Mariage pour tous ; en un combat douteux…

Tribune libre de René-Pierre Samary

Je regardais l’autre jour sur YouTube une confrontation entre la brave soldat Rioufol et cette intelligente petite peste de Caroline Fourest, et j’ai le regret d’avoir constaté que la bataille ne tournait pas à l’avantage du premier ; trop honnête intellectuellement, sans doute, moins à l’aise à l’oral qu’à l’écrit, mais cela n’expliquait pas vraiment pourquoi, face aux tranchantes mises en demeure de son adversaire, je le trouvais un peu désemparé.

« Et pourquoi » (ce que scandait Fourest en réponse aux explications mesurées de Rioufol), pourquoi être opposé au « mariage pour tous » ? Les arguments “contre” ne manquent pas, bien sûr, mais leurs fondations sont parfois bien friables. L’immense succès de la « Manif’ pour tous » n’exclut pas un certain flou dans le domaine des idées, donc dans celui des débats ; flou qu’incarne, me semble-t-il, le porte-parole de la MPT, Frigide Barjot. À la brillante floraison des motivations qui s’expriment notamment sur NdF, j’ai l’impression qu’il manque un pilier central. Mais peut-être vois-je les choses de trop loin… On me pardonnera dans ce cas d’enfoncer des portes ouvertes.

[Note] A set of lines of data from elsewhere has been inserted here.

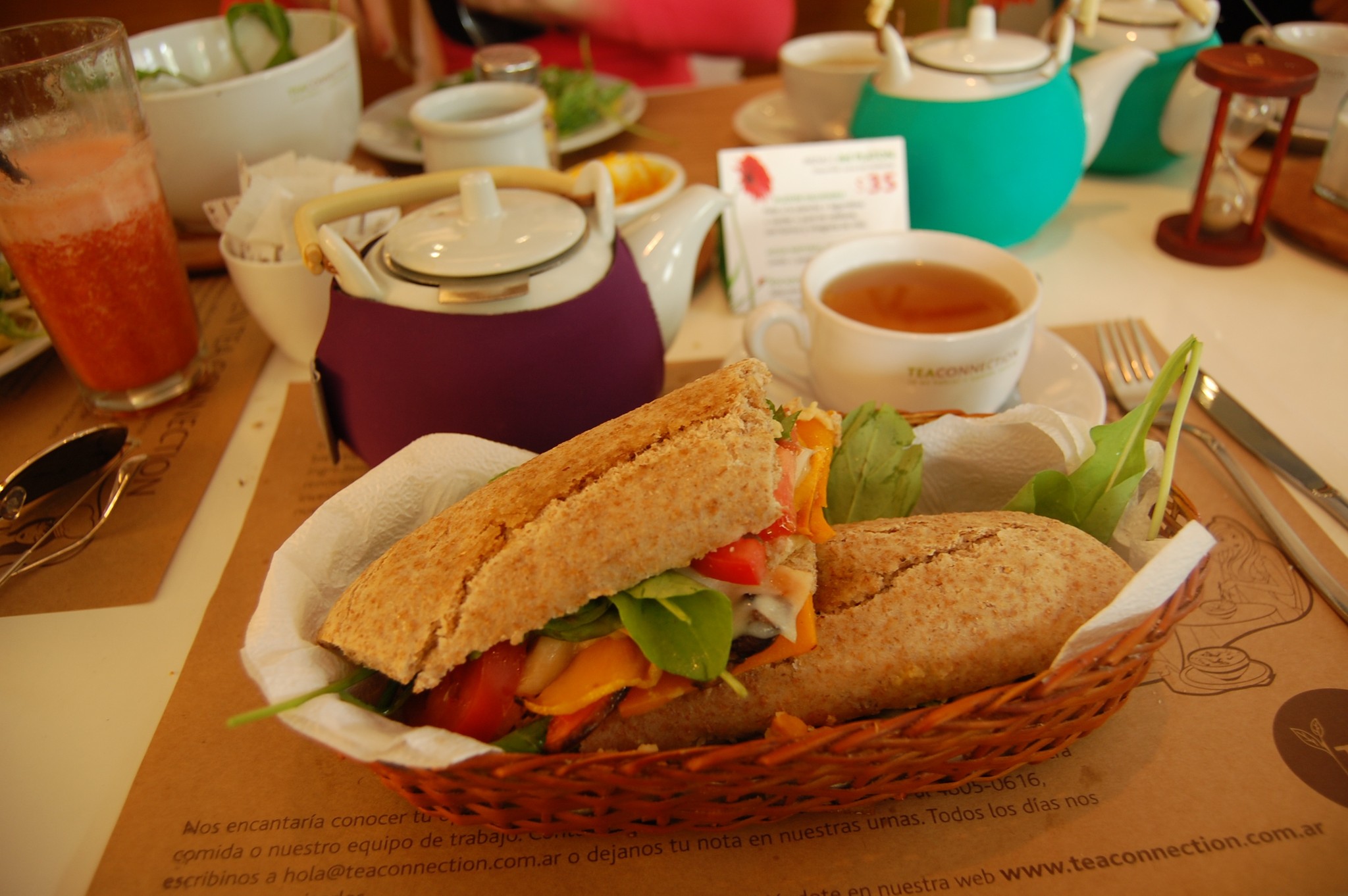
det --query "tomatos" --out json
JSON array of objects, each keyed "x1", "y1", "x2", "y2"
[
  {"x1": 390, "y1": 633, "x2": 533, "y2": 740},
  {"x1": 686, "y1": 441, "x2": 797, "y2": 583}
]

Ce flou tient, à mon sens, à quelques ambiguïtés, et il est bon, je crois, de se faire l’avocat du diable pour les débusquer. Quels sont les deux principaux arguments invoqués par les partisans du « mariage homosexuel » ?
– L’égalité : les hétéros peuvent se marier, pourquoi pas les homos ?
– L’évolution des mœurs : le mariage est une institution, et les institutions, ça se change.

Que répondre à cela ? Pas grand’chose. L’argument que l’égalité ne s’applique pas à des objets différents, recevable, est par nature trop intellectuel pour susciter une large adhésion. L’idée d’égalité est, en France, trop puissante pour ne pas être un argument massue.

“Lorsque le bon Rioufol, parmi d’autres, se défend d’emblée d’être « homophobe », il se place sur le terrain de l’adversaire. Mauvaise tactique : se justifier n’est pas attaquer, et seule l’attaque permet d’envisager la victoire.”

Celui de l’évolution des mœurs, critiquée dans le sens où cette évolution n’est dictée que par une minorité activiste, se heurte au « pourquoi une minorité n’influencerait-elle pas une évolution législative, si elle n’enlève aucun droit à la majorité, qui peut se marier si bon lui semble ». En bref : « en quoi ça vous gène ? ». Et de stigmatiser ce refus comme un blocage intellectuel, fondé sur une homophobie sous-jacente, avouée ou inavouée (Ah ! Ce putain d’inconscient, qui parle en nous sans qu’on s’en doute !).

Bien fragiles, donc, apparaissent à l’observateur lointain les armes des opposants au « mariage pour tous » (dont je ne souligne pas l’énoncé grotesque, maintes fois souligné). Mais ce n’est pas par la moquerie de l’adversaire qu’on en triomphe. Aux sarbacanes que nous employons, il faut substituer l’artillerie lourde.

La guerre, celle des idées en particulier, est un art tout d’exécution, a dit un connaisseur. Cet art passe par certaines règles. Comme en compétition sportive, il s’agit de :
– ne pas mépriser l’adversaire ;
– choisir son terrain ;
– concentrer son feu sur les points faibles de l’opposant.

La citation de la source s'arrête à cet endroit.